== Aim of the task ==
Recast the records below as a Markdown table with the columns "Row" and "Line", one row per line and blank lines left out. Begin at the line containing "Examining this image, is" and stop after the last line of the records.

──────── Extracted material ────────

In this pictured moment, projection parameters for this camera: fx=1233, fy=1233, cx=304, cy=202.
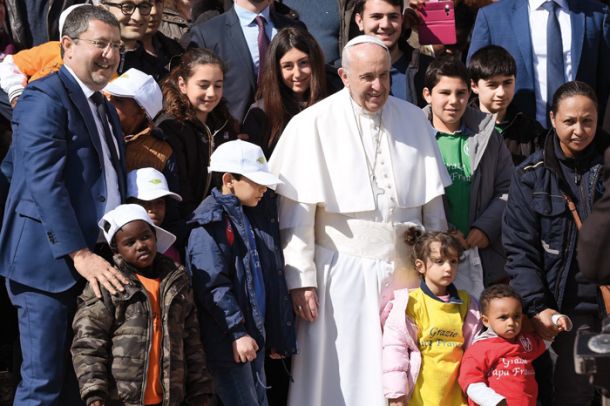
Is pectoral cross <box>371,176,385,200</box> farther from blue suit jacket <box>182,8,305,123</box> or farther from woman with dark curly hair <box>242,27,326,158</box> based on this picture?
blue suit jacket <box>182,8,305,123</box>

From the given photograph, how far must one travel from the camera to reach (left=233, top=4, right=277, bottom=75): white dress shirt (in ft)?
26.2

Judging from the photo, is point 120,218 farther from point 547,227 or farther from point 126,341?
point 547,227

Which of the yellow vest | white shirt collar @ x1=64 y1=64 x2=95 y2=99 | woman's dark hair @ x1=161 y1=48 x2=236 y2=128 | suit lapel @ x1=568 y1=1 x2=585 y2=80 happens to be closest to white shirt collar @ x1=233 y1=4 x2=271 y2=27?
woman's dark hair @ x1=161 y1=48 x2=236 y2=128

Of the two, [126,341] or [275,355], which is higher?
[126,341]

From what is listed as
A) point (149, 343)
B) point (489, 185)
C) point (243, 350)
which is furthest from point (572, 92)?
point (149, 343)

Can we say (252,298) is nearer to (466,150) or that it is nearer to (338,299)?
(338,299)

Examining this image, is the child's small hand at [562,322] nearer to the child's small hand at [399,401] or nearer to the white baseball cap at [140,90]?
the child's small hand at [399,401]

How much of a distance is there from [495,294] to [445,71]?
157 centimetres

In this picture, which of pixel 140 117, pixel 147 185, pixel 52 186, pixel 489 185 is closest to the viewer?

────────

== Response to this exercise ==
| Row | Line |
|---|---|
| 1 | Examining this image, is the child's small hand at [562,322] nearer to the child's small hand at [399,401] or nearer to the white baseball cap at [140,90]? |
| 2 | the child's small hand at [399,401] |
| 3 | How much of a distance is there from [495,294] to [445,71]? |
| 4 | 157 centimetres |
| 5 | In this picture, which of pixel 140 117, pixel 147 185, pixel 52 186, pixel 489 185 is closest to the viewer? |